(Rows of spatial question data)
* begin *

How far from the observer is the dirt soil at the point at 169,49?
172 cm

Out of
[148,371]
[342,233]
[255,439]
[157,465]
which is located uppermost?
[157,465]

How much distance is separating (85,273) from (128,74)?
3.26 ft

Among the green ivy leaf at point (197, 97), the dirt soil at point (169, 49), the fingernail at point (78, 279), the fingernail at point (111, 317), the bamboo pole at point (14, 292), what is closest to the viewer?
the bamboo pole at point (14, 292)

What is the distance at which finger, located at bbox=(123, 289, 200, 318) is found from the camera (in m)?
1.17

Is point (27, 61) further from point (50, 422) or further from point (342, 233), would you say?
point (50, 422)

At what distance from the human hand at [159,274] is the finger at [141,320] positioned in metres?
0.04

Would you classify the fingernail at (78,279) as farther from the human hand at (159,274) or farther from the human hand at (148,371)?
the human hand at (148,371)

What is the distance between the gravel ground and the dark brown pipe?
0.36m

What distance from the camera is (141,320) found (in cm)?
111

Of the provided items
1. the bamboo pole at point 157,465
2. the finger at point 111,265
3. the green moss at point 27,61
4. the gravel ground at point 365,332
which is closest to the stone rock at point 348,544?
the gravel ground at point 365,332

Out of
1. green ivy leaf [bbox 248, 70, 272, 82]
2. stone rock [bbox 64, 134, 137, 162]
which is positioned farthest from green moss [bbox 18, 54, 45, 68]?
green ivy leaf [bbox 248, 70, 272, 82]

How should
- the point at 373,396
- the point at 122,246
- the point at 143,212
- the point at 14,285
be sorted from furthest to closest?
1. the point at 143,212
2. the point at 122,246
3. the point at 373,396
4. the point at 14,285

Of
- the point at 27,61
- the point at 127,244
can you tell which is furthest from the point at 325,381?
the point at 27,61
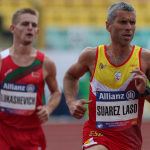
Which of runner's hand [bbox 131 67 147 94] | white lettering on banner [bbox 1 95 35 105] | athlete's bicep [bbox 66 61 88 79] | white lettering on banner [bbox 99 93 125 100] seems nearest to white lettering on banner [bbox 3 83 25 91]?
white lettering on banner [bbox 1 95 35 105]

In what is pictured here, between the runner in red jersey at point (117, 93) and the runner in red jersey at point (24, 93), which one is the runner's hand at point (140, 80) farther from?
the runner in red jersey at point (24, 93)

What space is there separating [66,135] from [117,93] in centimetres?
619

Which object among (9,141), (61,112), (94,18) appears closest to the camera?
(9,141)

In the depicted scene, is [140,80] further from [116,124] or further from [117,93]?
[116,124]

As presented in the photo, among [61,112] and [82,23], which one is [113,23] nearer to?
[61,112]

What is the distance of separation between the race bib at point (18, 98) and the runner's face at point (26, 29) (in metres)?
0.63

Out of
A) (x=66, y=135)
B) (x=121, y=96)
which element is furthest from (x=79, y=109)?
(x=66, y=135)

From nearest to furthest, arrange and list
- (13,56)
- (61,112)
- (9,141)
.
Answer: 1. (9,141)
2. (13,56)
3. (61,112)

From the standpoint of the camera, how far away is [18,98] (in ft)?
14.3

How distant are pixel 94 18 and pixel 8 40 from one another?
12.4 ft

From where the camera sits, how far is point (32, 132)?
4.38 metres

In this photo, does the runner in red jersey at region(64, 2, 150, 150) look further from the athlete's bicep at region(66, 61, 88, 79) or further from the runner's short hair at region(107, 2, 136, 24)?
the athlete's bicep at region(66, 61, 88, 79)

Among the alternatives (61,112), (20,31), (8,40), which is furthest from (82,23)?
(20,31)

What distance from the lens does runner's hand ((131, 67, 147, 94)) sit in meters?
2.98
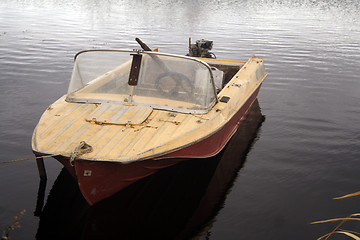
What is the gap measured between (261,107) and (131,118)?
5.62 metres

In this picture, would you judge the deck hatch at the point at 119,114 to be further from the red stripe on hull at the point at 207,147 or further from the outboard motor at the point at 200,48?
the outboard motor at the point at 200,48

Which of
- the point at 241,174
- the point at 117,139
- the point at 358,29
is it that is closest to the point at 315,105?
the point at 241,174

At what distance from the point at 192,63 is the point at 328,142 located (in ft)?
12.6

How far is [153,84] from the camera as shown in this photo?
20.2 feet

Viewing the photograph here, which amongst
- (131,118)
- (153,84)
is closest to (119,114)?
(131,118)

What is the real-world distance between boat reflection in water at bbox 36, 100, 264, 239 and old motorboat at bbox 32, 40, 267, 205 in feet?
1.26

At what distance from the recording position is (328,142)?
7730mm

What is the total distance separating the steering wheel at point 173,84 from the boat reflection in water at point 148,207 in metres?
1.45

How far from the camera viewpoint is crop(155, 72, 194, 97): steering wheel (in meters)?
6.04

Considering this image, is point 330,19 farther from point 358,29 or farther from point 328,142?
point 328,142

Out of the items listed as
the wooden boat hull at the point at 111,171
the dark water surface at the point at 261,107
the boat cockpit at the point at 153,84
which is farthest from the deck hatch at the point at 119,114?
the dark water surface at the point at 261,107

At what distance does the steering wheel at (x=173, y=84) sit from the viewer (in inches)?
238

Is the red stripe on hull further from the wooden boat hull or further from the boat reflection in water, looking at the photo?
the boat reflection in water

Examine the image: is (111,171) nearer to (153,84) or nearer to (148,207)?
(148,207)
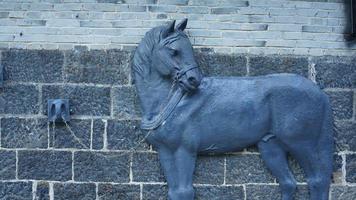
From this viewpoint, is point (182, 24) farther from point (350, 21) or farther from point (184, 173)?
point (350, 21)

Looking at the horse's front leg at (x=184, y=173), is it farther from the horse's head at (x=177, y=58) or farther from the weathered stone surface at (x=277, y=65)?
the weathered stone surface at (x=277, y=65)

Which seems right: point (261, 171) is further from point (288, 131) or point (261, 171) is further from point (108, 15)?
point (108, 15)

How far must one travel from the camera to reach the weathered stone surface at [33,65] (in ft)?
15.7

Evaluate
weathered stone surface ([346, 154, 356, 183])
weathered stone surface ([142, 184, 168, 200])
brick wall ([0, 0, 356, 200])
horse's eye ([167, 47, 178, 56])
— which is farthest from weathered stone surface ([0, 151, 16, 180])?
weathered stone surface ([346, 154, 356, 183])

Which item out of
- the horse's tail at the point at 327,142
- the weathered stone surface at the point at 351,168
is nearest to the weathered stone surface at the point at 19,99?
the horse's tail at the point at 327,142

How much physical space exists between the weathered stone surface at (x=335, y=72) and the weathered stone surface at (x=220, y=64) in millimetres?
629

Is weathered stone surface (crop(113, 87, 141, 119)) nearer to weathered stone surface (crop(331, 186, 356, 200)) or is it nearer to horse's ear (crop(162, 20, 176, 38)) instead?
horse's ear (crop(162, 20, 176, 38))

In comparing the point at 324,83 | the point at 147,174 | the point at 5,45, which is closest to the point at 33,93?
the point at 5,45

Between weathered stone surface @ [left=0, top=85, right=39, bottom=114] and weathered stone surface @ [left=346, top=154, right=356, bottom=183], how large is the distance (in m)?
2.56

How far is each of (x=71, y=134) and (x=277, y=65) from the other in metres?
1.75

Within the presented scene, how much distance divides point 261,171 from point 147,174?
0.92 m

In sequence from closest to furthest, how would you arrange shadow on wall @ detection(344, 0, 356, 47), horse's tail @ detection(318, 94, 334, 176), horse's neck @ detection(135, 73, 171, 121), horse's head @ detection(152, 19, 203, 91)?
horse's head @ detection(152, 19, 203, 91) → horse's neck @ detection(135, 73, 171, 121) → horse's tail @ detection(318, 94, 334, 176) → shadow on wall @ detection(344, 0, 356, 47)

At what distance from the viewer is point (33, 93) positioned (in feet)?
15.7

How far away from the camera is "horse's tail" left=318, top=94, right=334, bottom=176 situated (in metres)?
4.77
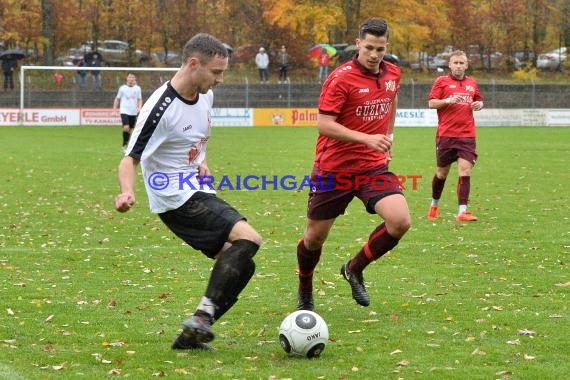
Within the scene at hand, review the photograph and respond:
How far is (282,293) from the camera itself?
8.45m

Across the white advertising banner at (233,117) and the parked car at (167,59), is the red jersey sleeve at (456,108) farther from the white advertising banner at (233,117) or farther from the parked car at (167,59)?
the parked car at (167,59)

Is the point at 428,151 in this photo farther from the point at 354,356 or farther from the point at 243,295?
the point at 354,356

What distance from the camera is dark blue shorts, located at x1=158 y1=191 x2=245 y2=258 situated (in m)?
6.45

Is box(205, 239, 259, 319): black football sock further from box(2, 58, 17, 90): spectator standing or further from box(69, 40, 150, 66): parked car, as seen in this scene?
box(69, 40, 150, 66): parked car

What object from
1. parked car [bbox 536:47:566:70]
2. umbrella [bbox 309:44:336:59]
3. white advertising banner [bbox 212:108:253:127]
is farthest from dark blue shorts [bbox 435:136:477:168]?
parked car [bbox 536:47:566:70]

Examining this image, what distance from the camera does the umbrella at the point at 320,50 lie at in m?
48.7

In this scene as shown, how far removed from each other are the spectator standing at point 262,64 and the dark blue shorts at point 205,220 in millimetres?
40906

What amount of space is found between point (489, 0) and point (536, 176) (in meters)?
38.0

* end *

What you are asked to do:
Pictures are not part of the copy; reproduce exactly and only the lines from the line containing "At what distance from the viewer" through the end of the listing.

Exercise result:
At what distance from the viewer is point (33, 93) positioned (in feet)?
15.7

How far away from the camera is "horse's tail" left=318, top=94, right=334, bottom=176 situated (in metres)?
4.77
Within the scene at hand, review the photograph and respond:
How far is (282,293) from the camera itself?
8.45m

Across the white advertising banner at (233,117) and the parked car at (167,59), is the red jersey sleeve at (456,108) farther from the white advertising banner at (233,117) or farther from the parked car at (167,59)?
the parked car at (167,59)

Is the point at 428,151 in this photo farther from the point at 354,356 or farther from the point at 243,295?
the point at 354,356

What distance from the camera is dark blue shorts, located at x1=158 y1=191 x2=245 y2=258 situated (in m)?
6.45

Is box(205, 239, 259, 319): black football sock further from box(2, 58, 17, 90): spectator standing or further from box(69, 40, 150, 66): parked car, as seen in this scene?
box(69, 40, 150, 66): parked car

What object from
1. parked car [bbox 536:47:566:70]
2. umbrella [bbox 309:44:336:59]
3. white advertising banner [bbox 212:108:253:127]
is farthest from dark blue shorts [bbox 435:136:477:168]?
parked car [bbox 536:47:566:70]

Examining this image, what distance from the camera does the umbrella at the point at 320,50 lie at in m?
48.7

In this scene as shown, how far removed from each other are the spectator standing at point 262,64 and the dark blue shorts at point 205,220 in millimetres?
40906

What amount of space is found between point (489, 0) and point (536, 176) (in meters)?
38.0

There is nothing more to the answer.